“Avere tanti anni. un tentativo di auto-poesia”. Avere trent’anni (Ianieri) nelle parole di Önay Sözer

Sulla rivista di filosofia “Azioni Parallele. Quaderni d’aria Luoghi (non troppo) Comuni”, numero 2-2015, lo studioso Önay Sözer scrive un brillante saggio sul libro “Avere trent’anni”, Ianieri Edizioni, 2013. Il professore Sözer si sta occupando della traduzione in turco del volumetto.

«Il termine “poesia” proviene dall’etimo greco “poiein”, che significa “fare”, la cui forma sostantiva “poiesis” ha il senso di “produzione”, “costruzione”, “composizione” o “preparazione”. Se una poetessa come D’Amato scrive la sua autobiografia in forma di poesia, non vuol forse questo dire che anche il contenuto di questa narrazione si trasforma e che la sua vita diviene qualcosa di “fatto” da questa stessa persona, un prodotto vivo, in cui si prepara qualcos’altro rispetto a quanto fin qui esisteva? Non si trasforma così anche questa vita (la cosiddetta autobiografia) in un’immagine della fantasia matura, più che dell’arida memoria, non diviene un sogno trasparente delle cose, anche se non facilmente intuibile, un delirio sottile, ma non confuso, quando la poesia diventa più forte e dice l’ultima parola? Leggendo la “Nota dell’Autore” dovremmo rispondere di sì:

I testi dell’avere trent’anni più che poesie sono dei tentativi di raccontare l’approssimarsi della perdita, l’andarsene dell’innocenza verso una fedeltà più matura alla propria infanzia (p. 41).

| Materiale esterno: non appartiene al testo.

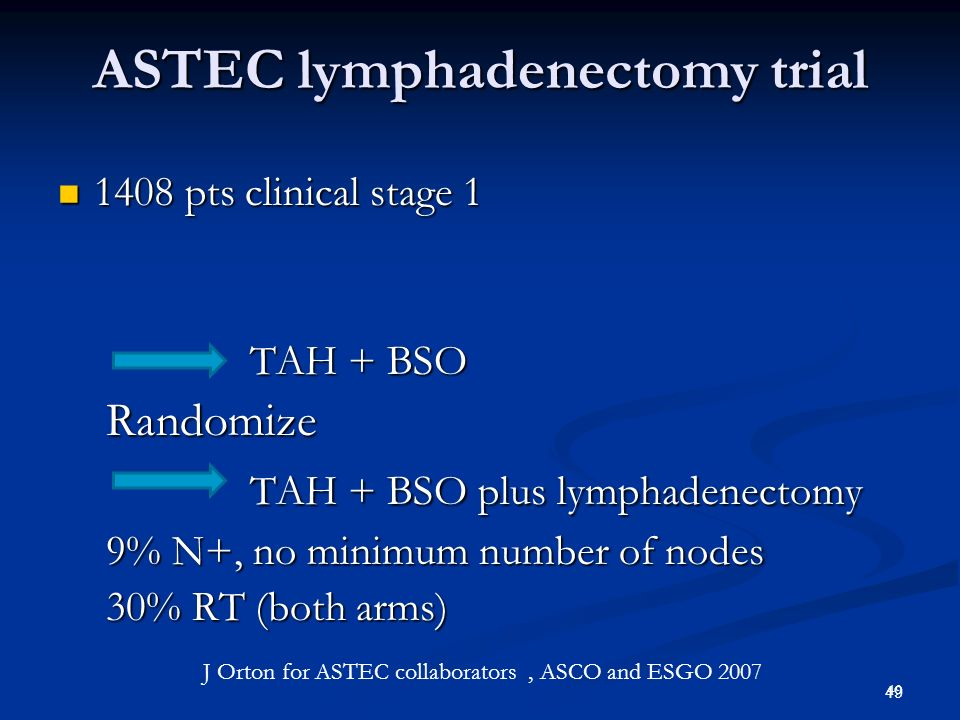 49 1408 pts clinical stage 1 1408 pts clinical stage 1 TAH + BSO Randomize TAH + BSO plus lymphadenectomy 9% N+, no minimum number of nodes 30% RT (bo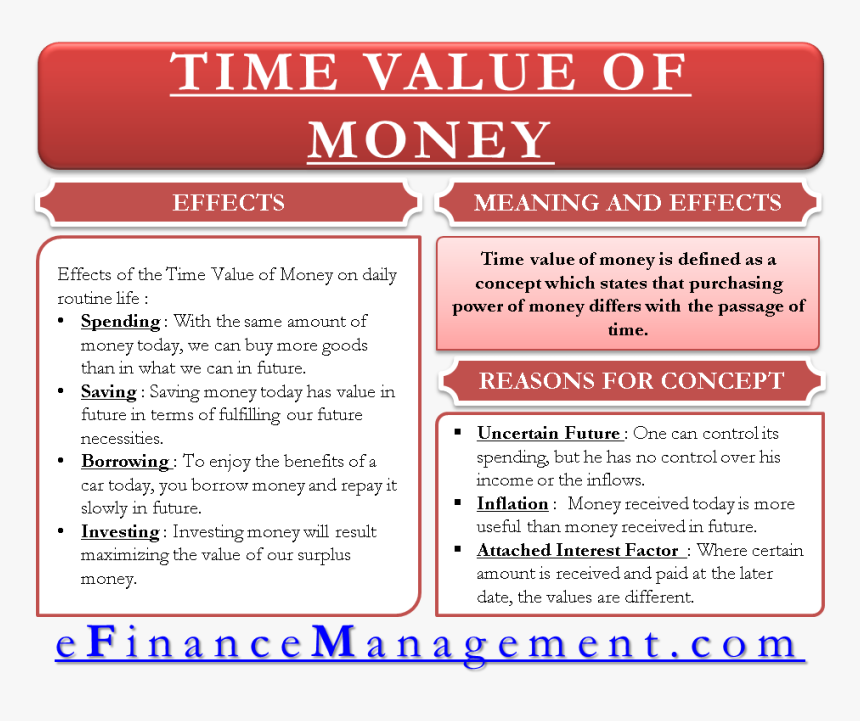 Time Value Of Money - Time Value Of Money In Financial Management, HD Png Download, Free Download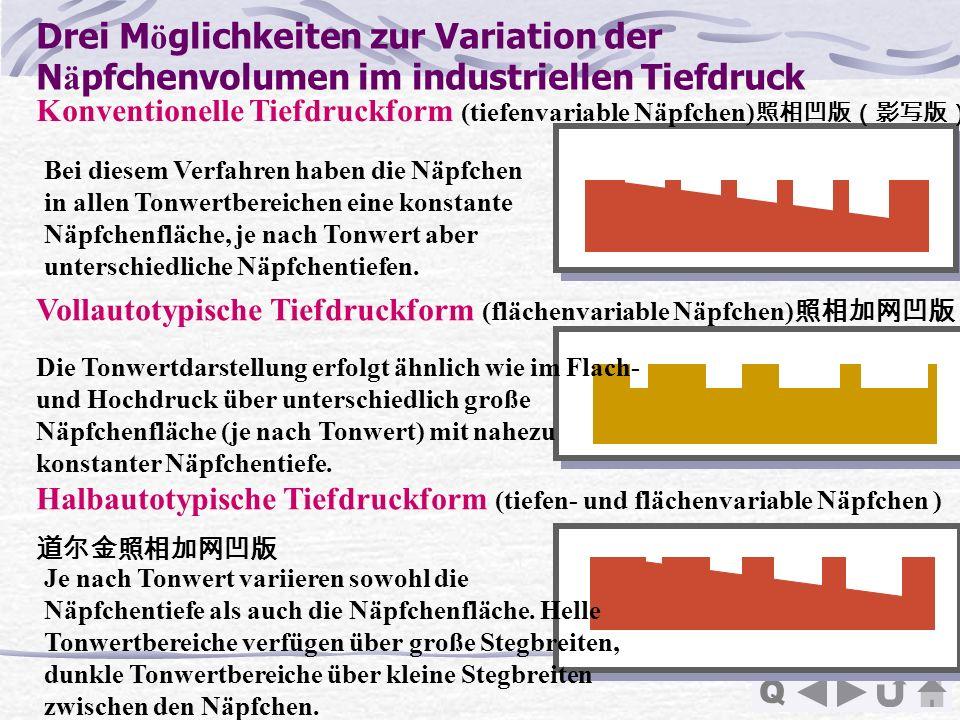 Drei Möglichkeiten zur Variation der Näpfchenvolumen im industriellen Tiefdruck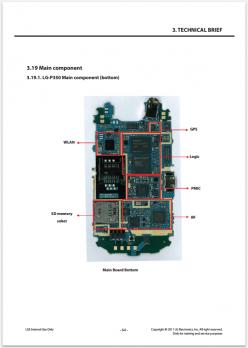 Сервисное Руководство LG P350 Optimus Me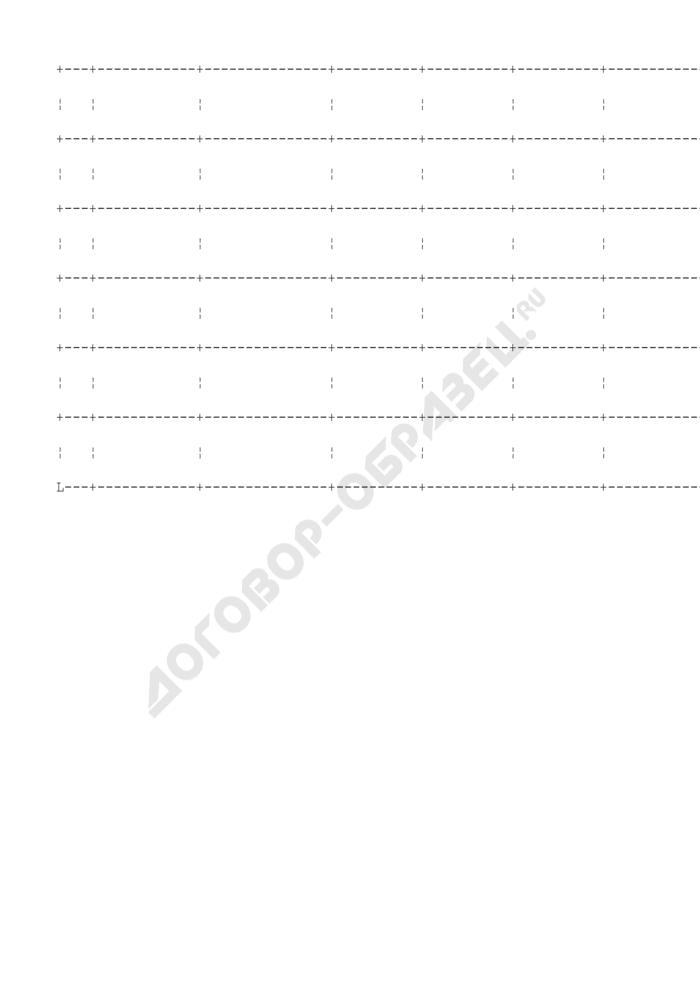 Журнал учета заявлений на установку рекламных конструкций и регистрацию средств информации на территории городского округа Фрязино Московской области. Страница 2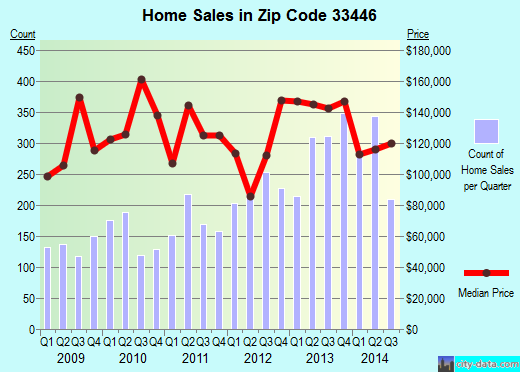 Zip code 33446 (Delray Beach, FL) real estate house value trends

“L’approssimarsi della perdita” è un’espressione che implica il fatto che la perdita non sia ritrovabile, ma che sono un avvicinarsi sia possibile. Come è strutturato il tempo di questo avvicinamento che può continuare tutta la vita, ma anche per un’infinità? E che succede durante questo tempo, che cosa incontriamo per la strada, a metà della strada, al passaggio dall’infanzia alla maturità? L’autrice scrive:

La catarsi è ritrovarsi vivi, nonostante tutto ancora esili creature in cammino (ibid.),

allora, non si tratta di trovare la perdita, ma solo di “ritrovarsi”. Questo non è forse una specie di suicidio, un trovare il nostro cadavere, se la perdita riguarda una parte essenziale di noi stessi?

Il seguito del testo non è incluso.